下に黒いゴムのような下敷きを敷いて上に立ち自分のサイズにあった縄跳びを持ち「んじゃーまずは次の3分で何回飛べるかやってみな?」急に厳しい面持ちでいう斉藤。
「はいっ。」タイマーの音が鳴る「ピッピッピッ」縄跳びを始める植木。「ビシッビシッ」飛び続けるが引っかかり何度もくじけずに飛び続ける植木。
3分経過。「ピッピッピッ」汗だくの植木。「ハッハッハッ疲れたろー?」うれしそうにいう斉藤。

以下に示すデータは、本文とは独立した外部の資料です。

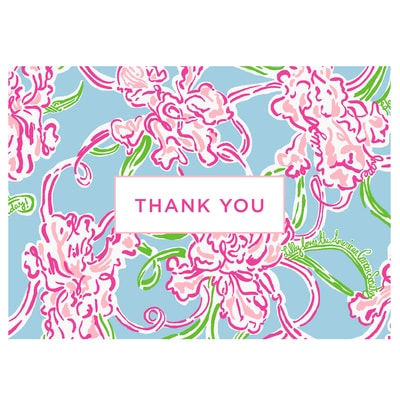 Lilly Pulitzer - Thank You Note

「やーもう勘弁してくださいよー。」いやそうにいう植木。
「まだまだ!次の3分は高速で縄跳びをまわせよ!」急に怒りながら話す斉藤。
「うへーっ。」もう体力の限界の植木。
さらに3分経過後。。。
「もうっ疲れたーー。」
「なんんだよもうそんなんで疲れたのかよ。」
「わかったよ。んじゃーサンドバック打ってみるかい?」
「はい。」
休まされることもなくサンドバックに移る。
サンドバック前。
「よーし!んじゃーまずさっきの基本の構えでやってみな。」
「はいっ」ちょっとぎこちない構えの植木。
「まぁ軽くでいいから打ってみな。」
へろへろパンチでビクともしないサンドバック。
「まだっまだっ腰が入ってない!!」調教するかのように教え込む斉藤。
「腕を伸ばせよ腕を!パンチをもっと早く引っ込ませろよ!」熱の入る斉藤。
斉藤に応えようとするが体力が続かず意識がもうろうとしてきた植木。
「うはっああーああーもうっだめ。。。」倒れこむ植木。
「かぁーだらしねぇな。。。」落ち込む斉藤。そのまま植木を水道に引きずらせながら連れて行く。

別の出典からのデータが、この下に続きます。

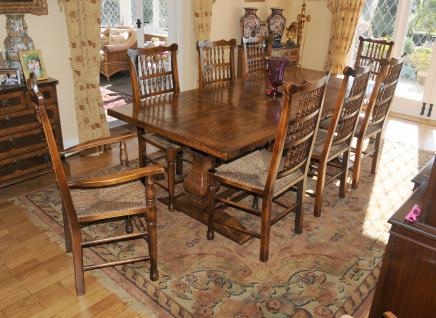 Kitchen Refectory Table Spindleback Chair Set Dining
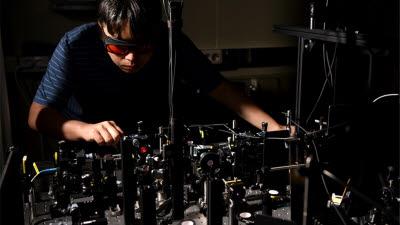 양자 상태 정밀 평가·측정 가능해진다...표준연 5배 이상 정확한 측정기술 개발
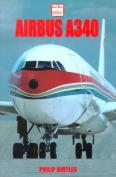 ABC Airbus A340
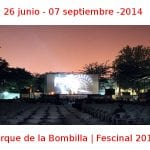 26 junio - 07 septiembre - 2014 | Parque de la Bombilla | Fescinal 2014 | Veranos de la Villa 2014 | Madrid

バーッと水道の蛇口から首を持ち植木の頭にかぶらせる斉藤。「ブハッはぁっはぁっ」意識を取り戻した植木。
「おっ気がついたか?」軽い感じで気分をうかがう植木。
「おっ気がついたか?じゃないっすよ!」頭から水をピタピタと落としながら怒る植木。
「おおっ元気になったようだな!んじゃーもう一発やってきな」笑いながら次の練習に促す斉藤。

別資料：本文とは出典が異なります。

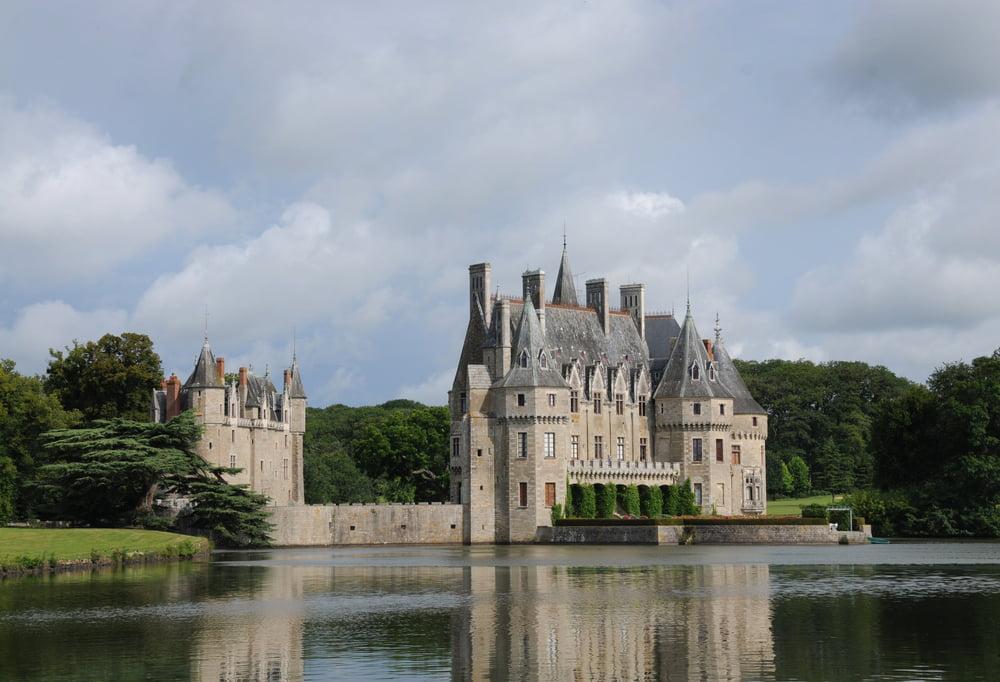 Chateau de la Bretesche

「もういいです。もう帰ります。お先に失礼します。」プンプン怒りながら帰る植木。
「おいっ待てよ!髪拭けよ髪!風邪引くぞ!」話を聞かずにバタンッとドアを閉める植木。
心配する花田「どうしたんだ?」斉藤。「いやー実は・・・・・・」
次の日植木の家。
植木の部屋。「ううっ頭いたい。熱が出たな。。。」
8度5分ある高熱だった。「あの時しっかり髪の毛拭けばよかった。」
「しかしあのジムもう二度と行かない。」
あの時の意気込みはどうしたのだろうか?
翌日、熱も下がり会社帰りあのバーに植木は立ち寄った。